In test number 10, a 35 mm diameter steel bar made of steel E was tested at 98 mm.
After heating to 0°C, it was rolled at 830°C to a thickness of 17.0 mm, then allowed to cool naturally, and then heated to 60 mm by high-frequency heating.
It was heated to 0°C, rolled to a diameter of 5.5 cranes, and then allowed to cool. In addition,
At this time, the rolling end temperature had risen to 800°C. Then, the 5.5 crane medium-rolled material was further reheated by high-frequency heating and then rolled to 2.0 crane diameter (rolling end temperature 2800℃).
), the material was rolled and then allowed to cool, resulting in a completely martensitic structure), and this material was aged at 500°C.

Table 2 shows the results of observing the structure and investigating the mechanical properties of each of the steel materials thus obtained. The prior austenite grain size was measured by a method of exposing the prior austenite structure by etching.

As is clear from the results shown in Table 2, the martensitic M material according to the present invention has higher strength and superior ductility than the conventional material (comparative material), and moreover, test number 2 As seen in Figures 5 to 5, it can be seen that the improvement in characteristics accompanying the miniaturization of the group wi is extremely remarkable.

By the way, Table 2 also shows the investigation results (corrosion resistance) of the rate of corrosion progression (corrosion resistance) of the obtained martensitic steel materials by artificial seawater spray tests, and this corrosion resistance investigation also showed that the materials of the present invention have low alloys! Significantly superior results compared to 0.093 m/year of conventional structured steel material (average austenite grain size: 14.7 dust controlled rolling-direct quenching material, i.e. test number 1 material) based on l14 (Steel A). is obtained.

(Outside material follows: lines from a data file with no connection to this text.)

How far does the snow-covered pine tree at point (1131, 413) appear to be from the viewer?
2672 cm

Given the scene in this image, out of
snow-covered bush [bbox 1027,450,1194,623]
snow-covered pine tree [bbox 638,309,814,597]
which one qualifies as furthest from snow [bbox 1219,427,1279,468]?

(Summary of Effects) As explained above, according to the present invention, it is possible to provide an ultra-fine martensitic steel material that could not be practically realized with the conventional technology, and in addition to the characteristics unique to martensitic steel materials, This brings about extremely useful effects industrially, such as making it possible to stably supply steel materials with unprecedentedly excellent mechanical properties such as extremely excellent workability.

Claims (1)

[Claims] The average diameter of martensite packets or the average diameter of prior austenite grains before forming martensite is 5 μm
Consisting of the following martensite-based tissues:
Fine-grained martensitic steel with excellent workability.